I’m totally not a fan of Rent.
EDIT (or, More):
After sleeping on it, I feel better about Rent than I did when I first arrived home. I think elements of its execution bothered me more than its actual content did, although I do have some bones to pick there, too.
First of all, I think Chris Columbus was a poor choice for the film’s director. Some nuggets from the Columbus oeuvre include: Adventures in Babysitting, Home Alone, Mrs. Doubtfire, Nine Months, Stepmom, and two Harry Potter films (the “light” ones).
I want you to think about poverty, homelessness, and AIDS. Could you imagine Mrs.
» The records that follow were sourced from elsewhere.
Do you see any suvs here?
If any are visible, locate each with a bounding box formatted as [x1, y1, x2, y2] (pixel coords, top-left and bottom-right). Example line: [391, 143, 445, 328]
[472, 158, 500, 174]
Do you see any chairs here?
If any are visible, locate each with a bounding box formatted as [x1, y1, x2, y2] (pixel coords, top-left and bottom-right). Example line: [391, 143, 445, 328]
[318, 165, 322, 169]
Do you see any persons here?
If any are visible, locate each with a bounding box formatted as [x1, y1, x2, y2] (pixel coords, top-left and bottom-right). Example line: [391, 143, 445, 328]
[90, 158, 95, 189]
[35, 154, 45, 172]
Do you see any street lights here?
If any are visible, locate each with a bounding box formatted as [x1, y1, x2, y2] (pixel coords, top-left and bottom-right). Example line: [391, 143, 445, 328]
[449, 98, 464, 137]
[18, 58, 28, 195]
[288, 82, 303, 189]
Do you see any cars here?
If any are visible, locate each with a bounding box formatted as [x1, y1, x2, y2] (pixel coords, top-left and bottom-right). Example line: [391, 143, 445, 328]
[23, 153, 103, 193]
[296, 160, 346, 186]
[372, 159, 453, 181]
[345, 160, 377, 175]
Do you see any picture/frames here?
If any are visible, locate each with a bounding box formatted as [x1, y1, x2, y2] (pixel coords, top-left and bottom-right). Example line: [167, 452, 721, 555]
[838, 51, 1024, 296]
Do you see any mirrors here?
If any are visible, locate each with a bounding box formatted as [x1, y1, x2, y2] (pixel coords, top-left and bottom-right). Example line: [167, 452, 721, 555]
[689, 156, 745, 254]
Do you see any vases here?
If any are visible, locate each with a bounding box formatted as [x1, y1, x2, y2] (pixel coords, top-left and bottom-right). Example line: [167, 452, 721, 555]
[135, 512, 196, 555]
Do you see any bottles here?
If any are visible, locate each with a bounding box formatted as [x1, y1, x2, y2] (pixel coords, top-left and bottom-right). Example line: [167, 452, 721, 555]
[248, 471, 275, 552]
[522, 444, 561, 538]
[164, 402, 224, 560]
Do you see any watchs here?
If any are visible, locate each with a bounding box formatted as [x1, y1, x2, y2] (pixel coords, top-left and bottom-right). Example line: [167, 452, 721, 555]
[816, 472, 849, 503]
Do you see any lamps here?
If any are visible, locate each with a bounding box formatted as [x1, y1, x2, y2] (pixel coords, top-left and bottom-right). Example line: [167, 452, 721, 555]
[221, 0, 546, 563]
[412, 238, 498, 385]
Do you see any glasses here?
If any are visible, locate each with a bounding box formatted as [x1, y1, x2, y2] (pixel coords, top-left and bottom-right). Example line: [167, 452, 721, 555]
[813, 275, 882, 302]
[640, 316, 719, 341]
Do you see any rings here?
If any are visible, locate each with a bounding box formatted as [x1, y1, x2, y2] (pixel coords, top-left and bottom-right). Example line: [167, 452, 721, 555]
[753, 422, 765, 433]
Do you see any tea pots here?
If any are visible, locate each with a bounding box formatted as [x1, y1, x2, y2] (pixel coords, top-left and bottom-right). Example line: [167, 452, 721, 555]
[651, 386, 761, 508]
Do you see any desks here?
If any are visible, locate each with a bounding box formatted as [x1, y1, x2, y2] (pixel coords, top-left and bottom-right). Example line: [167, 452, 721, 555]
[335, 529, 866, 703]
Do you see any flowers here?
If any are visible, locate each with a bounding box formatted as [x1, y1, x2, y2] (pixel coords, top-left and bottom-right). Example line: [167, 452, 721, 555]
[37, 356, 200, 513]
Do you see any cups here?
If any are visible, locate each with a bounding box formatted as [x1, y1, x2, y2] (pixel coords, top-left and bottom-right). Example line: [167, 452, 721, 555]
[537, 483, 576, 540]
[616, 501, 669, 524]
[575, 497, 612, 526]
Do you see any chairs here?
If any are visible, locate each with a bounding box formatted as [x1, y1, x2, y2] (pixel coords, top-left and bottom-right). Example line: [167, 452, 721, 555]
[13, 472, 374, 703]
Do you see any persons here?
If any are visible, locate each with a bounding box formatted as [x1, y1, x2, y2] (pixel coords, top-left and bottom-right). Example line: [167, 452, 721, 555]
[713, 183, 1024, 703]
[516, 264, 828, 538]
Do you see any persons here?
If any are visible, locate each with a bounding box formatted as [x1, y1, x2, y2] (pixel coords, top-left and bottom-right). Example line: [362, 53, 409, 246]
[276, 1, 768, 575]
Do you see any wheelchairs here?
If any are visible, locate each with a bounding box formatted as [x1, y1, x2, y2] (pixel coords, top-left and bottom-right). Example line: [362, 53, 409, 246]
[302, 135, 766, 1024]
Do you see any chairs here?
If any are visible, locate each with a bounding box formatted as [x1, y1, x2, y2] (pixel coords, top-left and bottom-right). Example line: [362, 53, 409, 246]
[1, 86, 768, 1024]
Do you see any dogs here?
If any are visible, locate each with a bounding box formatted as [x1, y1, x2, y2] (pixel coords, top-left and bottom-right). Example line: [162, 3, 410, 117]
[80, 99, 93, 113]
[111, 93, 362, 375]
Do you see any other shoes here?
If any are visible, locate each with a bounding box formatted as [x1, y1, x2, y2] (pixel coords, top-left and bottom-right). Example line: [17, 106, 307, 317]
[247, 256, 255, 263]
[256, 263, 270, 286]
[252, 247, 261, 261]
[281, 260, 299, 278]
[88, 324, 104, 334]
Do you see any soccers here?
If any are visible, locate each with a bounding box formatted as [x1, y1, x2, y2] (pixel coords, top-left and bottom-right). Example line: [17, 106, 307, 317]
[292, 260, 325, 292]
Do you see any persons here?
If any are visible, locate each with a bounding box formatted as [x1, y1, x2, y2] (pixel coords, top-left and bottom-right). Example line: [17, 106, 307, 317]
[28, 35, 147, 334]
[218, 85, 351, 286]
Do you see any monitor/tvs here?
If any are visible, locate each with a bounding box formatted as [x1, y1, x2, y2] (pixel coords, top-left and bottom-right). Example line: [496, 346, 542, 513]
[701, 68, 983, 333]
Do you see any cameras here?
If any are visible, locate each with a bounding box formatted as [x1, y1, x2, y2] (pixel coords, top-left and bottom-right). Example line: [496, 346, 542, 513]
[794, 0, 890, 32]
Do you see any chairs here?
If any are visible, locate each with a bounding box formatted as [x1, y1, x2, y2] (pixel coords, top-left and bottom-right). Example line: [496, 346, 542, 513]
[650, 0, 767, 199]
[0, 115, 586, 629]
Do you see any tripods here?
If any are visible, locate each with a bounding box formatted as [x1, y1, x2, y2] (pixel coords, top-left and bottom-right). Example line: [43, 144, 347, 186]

Doubtfire spearheading an anti-eviction rally? How about Chris from Babysitting moving from blues-bar crooning to bare-midriff pole dancing?
No, me either.
The biggest problem with Rent is that, in terms of production value and innovation, it’s about as fascinating as something you could see on VH1. The extent of Columbus’s ingenuity in translating from stage to screen extends as far as….flashbacks to other times or places while people sing. Oh, and some people vanish during a song—you can’t easily do that on a stage. But by and large, Rent feels like a two-bit taping of a stage show from 8th row center——there isn’t much about this that you can’t duplicate on a stage (or wasn’t already staged in Rent‘s original incarnation). What a waste of time and resources to take what is probably a wonderful and innovative stage show and record it onto digital video.
That said, I was also disappointed by a few things inherent in the story. I’ve never seen Rent on stage, so this was my first encounter with it. I’m assuming it was faithfully transposed from stage to screen, but naturally I’m not sure. First of all, it was disappointing to me that this story concerns poor people on the verge of homelessness who are devastated by AIDS, corporate dishonesty, and heartbreak, yet for all intents and purposes this film could be described as a two and a half hour Noxema commercial: everyone is very beautiful and NOBODY IS SUFFERING FROM ACNE. It’s true—by the end of the film Angel begins to look a little thin(ner) and shows (gasp!) KS lesions, but that’s all.
And while we’re on the subject of Angel’s death: let’s define anticlimax. Although I normally get pretty irritated with the benevolent-drag-queen shtick (see also: Too Wong Foo, Thanks for Everything, Julie Newmar et al), I could buy into the character of Angel, and so, for that reason, I wanted Angel’s death to have weight and resonance.
What I got was a fade out, then a funeral.
I get Rent, though. It’s a story about the absolute pits of existence in the 90s, but it’s about transcendence. I get that. But I don’t like it. I don’t like that Rent seems to imply that if we just pick ourselves up by our bootstraps and sing a peppy song, AIDS doesn’t matter as much, or being a junkie can be kinda cute if she pretends her candle keeps blowing out, or if your song can ressurect the (nearly?) dead. I can’t think of anything more bourgeois than being so blind as to think AIDS as a worldwide phenomenon can be transcended by love and friendship. It seems irresponsible to me.
My last problem with Rent is actually a problem with heterosexual America: after Collins and Angel sing about how much they love each other, they kiss. Someone sitting near me whined, “Ew!!”